» **WORK INSTRUCTIONS**
This exercise calls for an exact copy of the data below.
***** RECORDS FOR THE EXERCISE *****
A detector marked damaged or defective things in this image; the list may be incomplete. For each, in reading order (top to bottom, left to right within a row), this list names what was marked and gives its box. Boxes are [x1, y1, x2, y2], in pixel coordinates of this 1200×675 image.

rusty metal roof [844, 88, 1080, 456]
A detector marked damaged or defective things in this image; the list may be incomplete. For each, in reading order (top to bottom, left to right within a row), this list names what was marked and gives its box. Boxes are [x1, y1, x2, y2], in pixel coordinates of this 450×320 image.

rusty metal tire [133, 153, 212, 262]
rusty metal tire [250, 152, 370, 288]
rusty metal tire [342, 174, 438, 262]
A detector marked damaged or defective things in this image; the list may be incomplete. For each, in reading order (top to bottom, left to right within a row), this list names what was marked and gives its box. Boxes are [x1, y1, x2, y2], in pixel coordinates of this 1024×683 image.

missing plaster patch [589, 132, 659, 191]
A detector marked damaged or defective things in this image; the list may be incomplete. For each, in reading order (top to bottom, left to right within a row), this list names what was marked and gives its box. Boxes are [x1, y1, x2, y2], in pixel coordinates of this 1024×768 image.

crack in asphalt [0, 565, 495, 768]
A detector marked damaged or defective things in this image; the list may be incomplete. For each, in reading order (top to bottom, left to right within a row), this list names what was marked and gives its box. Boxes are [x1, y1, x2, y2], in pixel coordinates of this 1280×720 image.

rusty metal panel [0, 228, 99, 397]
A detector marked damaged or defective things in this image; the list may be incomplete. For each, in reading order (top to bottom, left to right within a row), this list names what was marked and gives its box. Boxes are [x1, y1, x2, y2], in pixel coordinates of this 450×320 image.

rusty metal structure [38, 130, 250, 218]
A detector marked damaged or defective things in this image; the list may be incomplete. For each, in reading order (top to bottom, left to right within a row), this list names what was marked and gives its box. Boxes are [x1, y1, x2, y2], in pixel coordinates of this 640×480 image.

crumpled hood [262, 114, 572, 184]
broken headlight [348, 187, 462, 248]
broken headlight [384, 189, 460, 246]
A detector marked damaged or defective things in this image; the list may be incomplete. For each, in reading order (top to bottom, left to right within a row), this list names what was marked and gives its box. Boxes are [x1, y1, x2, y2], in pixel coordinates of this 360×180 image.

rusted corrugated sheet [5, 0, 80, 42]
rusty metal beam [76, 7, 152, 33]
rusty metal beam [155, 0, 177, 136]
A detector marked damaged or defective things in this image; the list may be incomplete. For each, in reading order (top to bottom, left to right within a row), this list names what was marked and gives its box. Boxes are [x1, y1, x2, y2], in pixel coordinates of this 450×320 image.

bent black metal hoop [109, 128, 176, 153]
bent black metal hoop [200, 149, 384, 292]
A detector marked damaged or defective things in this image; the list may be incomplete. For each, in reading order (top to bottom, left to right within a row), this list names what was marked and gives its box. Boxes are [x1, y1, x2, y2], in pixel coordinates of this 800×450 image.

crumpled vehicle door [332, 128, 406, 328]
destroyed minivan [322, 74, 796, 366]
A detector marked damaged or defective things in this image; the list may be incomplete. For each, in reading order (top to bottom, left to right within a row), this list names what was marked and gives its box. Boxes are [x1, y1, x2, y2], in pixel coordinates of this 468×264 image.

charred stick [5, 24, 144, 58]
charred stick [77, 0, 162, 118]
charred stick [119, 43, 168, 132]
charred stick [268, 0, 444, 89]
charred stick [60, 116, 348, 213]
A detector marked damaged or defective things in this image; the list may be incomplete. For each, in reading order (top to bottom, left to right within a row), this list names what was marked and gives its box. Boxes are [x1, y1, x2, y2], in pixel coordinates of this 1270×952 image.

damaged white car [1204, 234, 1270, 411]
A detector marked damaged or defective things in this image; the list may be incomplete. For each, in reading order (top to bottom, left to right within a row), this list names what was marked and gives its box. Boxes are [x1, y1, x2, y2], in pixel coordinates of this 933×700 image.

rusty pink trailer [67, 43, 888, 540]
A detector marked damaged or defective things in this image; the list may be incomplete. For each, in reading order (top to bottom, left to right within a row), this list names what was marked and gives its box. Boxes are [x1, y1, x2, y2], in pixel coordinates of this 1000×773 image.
*****
» **OUTPUT FOR THIS EXERCISE**
A detector marked damaged or defective things in this image; the list may be incomplete. For each, in reading order (top to bottom, left to right within a row), this list names what was marked and gives its box. Boxes are [x1, y1, x2, y2], in pixel coordinates of this 1200×675 image.

rusty metal roof [844, 88, 1080, 456]
A detector marked damaged or defective things in this image; the list may be incomplete. For each, in reading order (top to bottom, left to right within a row), this list names what was marked and gives its box. Boxes are [x1, y1, x2, y2], in pixel coordinates of this 450×320 image.

rusty metal tire [133, 153, 212, 262]
rusty metal tire [250, 152, 370, 288]
rusty metal tire [342, 174, 438, 262]
A detector marked damaged or defective things in this image; the list may be incomplete. For each, in reading order (top to bottom, left to right within a row), this list names what was marked and gives its box. Boxes are [x1, y1, x2, y2], in pixel coordinates of this 1024×683 image.

missing plaster patch [589, 132, 659, 191]
A detector marked damaged or defective things in this image; the list may be incomplete. For each, in reading order (top to bottom, left to right within a row), this list names what was marked and gives its box. Boxes are [x1, y1, x2, y2], in pixel coordinates of this 1024×768 image.

crack in asphalt [0, 565, 495, 768]
A detector marked damaged or defective things in this image; the list may be incomplete. For each, in reading order (top to bottom, left to right within a row), this list names what was marked and gives its box. Boxes are [x1, y1, x2, y2], in pixel coordinates of this 1280×720 image.

rusty metal panel [0, 228, 99, 397]
A detector marked damaged or defective things in this image; the list may be incomplete. For each, in reading order (top to bottom, left to right within a row), this list names what was marked and gives its box. Boxes are [x1, y1, x2, y2], in pixel coordinates of this 450×320 image.

rusty metal structure [38, 130, 250, 218]
A detector marked damaged or defective things in this image; the list may be incomplete. For each, in reading order (top to bottom, left to right within a row), this list names what was marked and gives its box. Boxes are [x1, y1, x2, y2], in pixel coordinates of this 640×480 image.

crumpled hood [262, 114, 572, 184]
broken headlight [348, 187, 462, 248]
broken headlight [384, 189, 460, 246]
A detector marked damaged or defective things in this image; the list may be incomplete. For each, in reading order (top to bottom, left to right within a row), this list names what was marked and gives its box. Boxes are [x1, y1, x2, y2], in pixel coordinates of this 360×180 image.

rusted corrugated sheet [5, 0, 80, 42]
rusty metal beam [76, 7, 152, 33]
rusty metal beam [155, 0, 177, 136]
A detector marked damaged or defective things in this image; the list may be incomplete. For each, in reading order (top to bottom, left to right within a row), this list names what was marked and gives its box. Boxes are [x1, y1, x2, y2], in pixel coordinates of this 450×320 image.

bent black metal hoop [109, 128, 176, 153]
bent black metal hoop [200, 149, 384, 292]
A detector marked damaged or defective things in this image; the list may be incomplete. For each, in reading order (top to bottom, left to right within a row), this list names what was marked and gives its box. Boxes are [x1, y1, x2, y2], in pixel coordinates of this 800×450 image.

crumpled vehicle door [332, 128, 406, 328]
destroyed minivan [322, 74, 796, 366]
A detector marked damaged or defective things in this image; the list may be incomplete. For each, in reading order (top to bottom, left to right within a row), this list names what was marked and gives its box. Boxes are [x1, y1, x2, y2], in pixel coordinates of this 468×264 image.

charred stick [5, 24, 144, 58]
charred stick [77, 0, 162, 118]
charred stick [119, 43, 168, 132]
charred stick [268, 0, 444, 89]
charred stick [60, 116, 348, 213]
A detector marked damaged or defective things in this image; the list may be incomplete. For each, in reading order (top to bottom, left to right within a row), this list names what was marked and gives its box. Boxes are [x1, y1, x2, y2], in pixel coordinates of this 1270×952 image.

damaged white car [1204, 234, 1270, 411]
A detector marked damaged or defective things in this image; the list may be incomplete. For each, in reading order (top to bottom, left to right within a row), this list names what was marked and gives its box. Boxes are [x1, y1, x2, y2], in pixel coordinates of this 933×700 image.

rusty pink trailer [67, 43, 888, 540]
A detector marked damaged or defective things in this image; the list may be incomplete. For each, in reading order (top to bottom, left to right within a row), this list names what was marked and gives its box. Boxes are [x1, y1, x2, y2], in pixel coordinates of this 1000×773 image.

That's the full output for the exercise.